## What needs to be done:
Put the material below into a Markdown table with the columns Row and Line, one numbered row per line, skipping blank lines. Leave the pictures out of the answer.

## Records supplied:
***

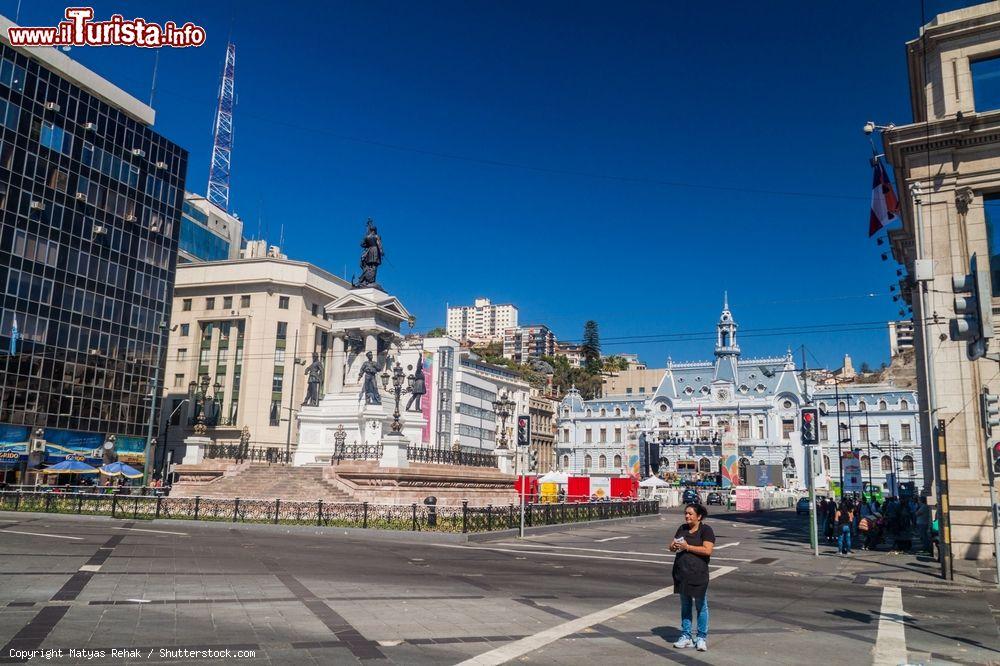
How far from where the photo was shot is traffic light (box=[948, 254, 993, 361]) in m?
11.1

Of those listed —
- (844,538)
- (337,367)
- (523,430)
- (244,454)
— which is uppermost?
(337,367)

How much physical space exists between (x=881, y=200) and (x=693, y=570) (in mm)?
23163

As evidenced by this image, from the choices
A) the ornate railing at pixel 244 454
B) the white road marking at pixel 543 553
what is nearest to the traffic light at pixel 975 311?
the white road marking at pixel 543 553

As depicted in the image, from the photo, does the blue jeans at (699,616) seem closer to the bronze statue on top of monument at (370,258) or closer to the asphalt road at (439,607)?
the asphalt road at (439,607)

***

## Reply to the exercise:
| Row | Line |
|---|---|
| 1 | How far from where the photo was shot is traffic light (box=[948, 254, 993, 361]) in m? |
| 2 | 11.1 |
| 3 | Of those listed — |
| 4 | - (844,538) |
| 5 | - (337,367) |
| 6 | - (523,430) |
| 7 | - (244,454) |
| 8 | — which is uppermost? |
| 9 | (337,367) |
| 10 | How much physical space exists between (x=881, y=200) and (x=693, y=570) (in mm)? |
| 11 | 23163 |
| 12 | As evidenced by this image, from the choices |
| 13 | A) the ornate railing at pixel 244 454 |
| 14 | B) the white road marking at pixel 543 553 |
| 15 | what is nearest to the traffic light at pixel 975 311? |
| 16 | the white road marking at pixel 543 553 |
| 17 | As depicted in the image, from the photo, does the blue jeans at (699,616) seem closer to the bronze statue on top of monument at (370,258) or closer to the asphalt road at (439,607)? |
| 18 | the asphalt road at (439,607) |